NAICU Washington Update

NLRB Rules that Independent College Must Negotiate With Union on Credit Hour Changes

April 06, 2016

The National Labor Relations Board (NLRB) ruled on March 24 that Columbia College Chicago violated federal labor law when it did not negotiate with its adjunct faculty union before reducing the credit hours assigned to several courses.

The lawsuit dates to administrative changes made by Columbia College in 2010 to lower the number of credit hours associated with a dozen courses for the fall 2011 semester. Notably, Columbia College also increased the credit hour designations of several classes during the same semester. Citing the collective bargaining agreement (CBA) negotiated between the administration and the Part-Time Faculty Union (P-FAC), Columbia College believed that it had the contractual authority to modify credit hours of course offerings without negotiating with P-FAC. The CBA offers broadly permissible managerial discretion to make changes to certain academic and curricular policies. However, because adjunct faculty wages are directly tied to the number of credit hours assigned to courses taught, the NLRB ruled that Columbia College acted inappropriately in refusing to negotiate with P-FAC over the changes made.
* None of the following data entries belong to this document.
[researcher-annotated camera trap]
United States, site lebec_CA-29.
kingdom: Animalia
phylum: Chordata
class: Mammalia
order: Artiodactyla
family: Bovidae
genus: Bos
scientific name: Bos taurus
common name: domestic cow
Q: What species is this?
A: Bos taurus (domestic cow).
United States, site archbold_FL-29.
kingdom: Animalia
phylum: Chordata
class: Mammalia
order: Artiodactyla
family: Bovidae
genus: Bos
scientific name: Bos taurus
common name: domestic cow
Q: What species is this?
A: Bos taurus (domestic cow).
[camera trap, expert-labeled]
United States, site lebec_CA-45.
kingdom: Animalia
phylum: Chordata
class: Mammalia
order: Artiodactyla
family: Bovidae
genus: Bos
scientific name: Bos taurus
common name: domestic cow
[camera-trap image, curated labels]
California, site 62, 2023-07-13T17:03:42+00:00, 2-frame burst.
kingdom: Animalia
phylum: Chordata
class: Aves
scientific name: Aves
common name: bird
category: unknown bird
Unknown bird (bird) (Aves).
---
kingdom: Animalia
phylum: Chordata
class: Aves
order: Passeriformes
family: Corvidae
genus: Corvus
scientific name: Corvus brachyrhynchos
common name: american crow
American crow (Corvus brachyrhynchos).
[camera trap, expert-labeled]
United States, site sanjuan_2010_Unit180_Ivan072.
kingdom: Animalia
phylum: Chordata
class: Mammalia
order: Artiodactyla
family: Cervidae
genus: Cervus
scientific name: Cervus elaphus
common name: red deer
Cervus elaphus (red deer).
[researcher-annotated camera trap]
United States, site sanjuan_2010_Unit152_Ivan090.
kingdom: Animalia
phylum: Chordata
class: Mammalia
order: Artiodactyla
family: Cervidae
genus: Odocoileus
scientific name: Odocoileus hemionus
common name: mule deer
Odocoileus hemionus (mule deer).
According to the NLRB, such a decision went beyond managerial discretion and was not “inevitable,” thus triggering the negotiation requirements.

As a result, Columbia College has been sanctioned by the NLRB to take a number of steps to resolve the issue, including resuming negotiations with P-FAC, reimbursing affected faculty, and paying the union’s negotiating fees.

According to the dissent of NLRB Board Member Philip Miscimarra, the board’s decision requiring Columbia College to pay the negotiating fees of the union is particularly “inconsistent with board precedent,” and an “extraordinary remedy” given the facts of the case.

According to a statement from Columbia College, the institution is currently “exploring all of its options in the coming days, including an appeal to the federal courts” to challenge the decision by the NLRB.